President of the Central American Parliament
- In office 2018–2019
- Preceded by: Tony Raful Tejada
- Succeeded by: Juan Alfonso Fuentes Soria

Deputy of the Legislative Assembly of El Salvador
- In office 1997–2009

Personal details
- Born: Irma Segunda Amaya Echeverría 28 June 1961 (age 65)^{[citation needed]}
- Party: Farabundo Martí National Liberation Front
- Children: Cristina Cornejo
- Education: Universidad Nueva San Salvador
- Website: www.irmaamaya.com

= Irma Amaya =

Salvadorian activist

Irma Segunda Amaya Echeverría (born 28 June 1961) is a Salvadoran feminist, human rights activist, former guerrilla fighter, and politician. She was a member of the Legislative Assembly of El Salvador and the first Salvadoran female President of the Central American Parliament (PARLACEN) for the term 2018–2019.

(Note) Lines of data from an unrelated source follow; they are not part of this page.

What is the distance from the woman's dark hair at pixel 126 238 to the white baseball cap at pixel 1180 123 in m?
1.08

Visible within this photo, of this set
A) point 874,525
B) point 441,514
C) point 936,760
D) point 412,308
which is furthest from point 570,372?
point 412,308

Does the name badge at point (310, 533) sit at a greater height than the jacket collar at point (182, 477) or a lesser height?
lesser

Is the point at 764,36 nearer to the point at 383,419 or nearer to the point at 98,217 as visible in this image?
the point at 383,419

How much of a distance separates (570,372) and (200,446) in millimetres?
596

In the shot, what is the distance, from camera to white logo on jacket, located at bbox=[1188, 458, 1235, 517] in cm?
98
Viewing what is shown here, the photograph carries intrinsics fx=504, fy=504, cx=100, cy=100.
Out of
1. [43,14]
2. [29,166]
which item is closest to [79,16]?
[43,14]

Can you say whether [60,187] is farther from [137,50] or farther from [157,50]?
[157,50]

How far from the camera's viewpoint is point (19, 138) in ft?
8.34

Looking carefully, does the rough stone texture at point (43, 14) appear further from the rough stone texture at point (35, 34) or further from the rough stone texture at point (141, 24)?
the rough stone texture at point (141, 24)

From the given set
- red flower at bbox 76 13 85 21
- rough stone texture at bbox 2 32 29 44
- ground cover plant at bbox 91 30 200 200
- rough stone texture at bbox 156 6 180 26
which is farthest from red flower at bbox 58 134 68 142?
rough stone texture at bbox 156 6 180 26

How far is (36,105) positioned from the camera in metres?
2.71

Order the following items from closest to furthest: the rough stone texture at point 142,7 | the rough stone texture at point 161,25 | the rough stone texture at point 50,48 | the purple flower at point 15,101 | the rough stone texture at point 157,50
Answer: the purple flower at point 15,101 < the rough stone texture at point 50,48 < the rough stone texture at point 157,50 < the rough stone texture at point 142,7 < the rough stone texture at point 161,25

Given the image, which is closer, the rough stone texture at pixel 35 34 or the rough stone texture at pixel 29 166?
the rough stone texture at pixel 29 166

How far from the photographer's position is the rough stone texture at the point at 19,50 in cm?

She is currently Central American Deputy for the State of El Salvador for her second consecutive term and National Women's Secretary of the Farabundo Martí National Liberation Front (FMLN)

==Early life==
Irma Amaya joined the basic ecclesial communities (BECs) in the late 1970s. Subsequently, she joined the Fuerzas Populares de Liberación Farabundo Martí (FPL), one of the five armed organizations that formed the FMLN guerrillas in 1980. During the Salvadoran Civil War, she adopted the nom de guerre Carolina, and lived in hiding until the signing of the Chapultepec Peace Accords.

==Career==
In 1992 she founded the Mélida Anaya Montes Women's Movement Association (Las Mélidas) within the framework of the Peace Accords, and has been an activist for the organization ever since. She was president of its board of directors for the term 2015–2019.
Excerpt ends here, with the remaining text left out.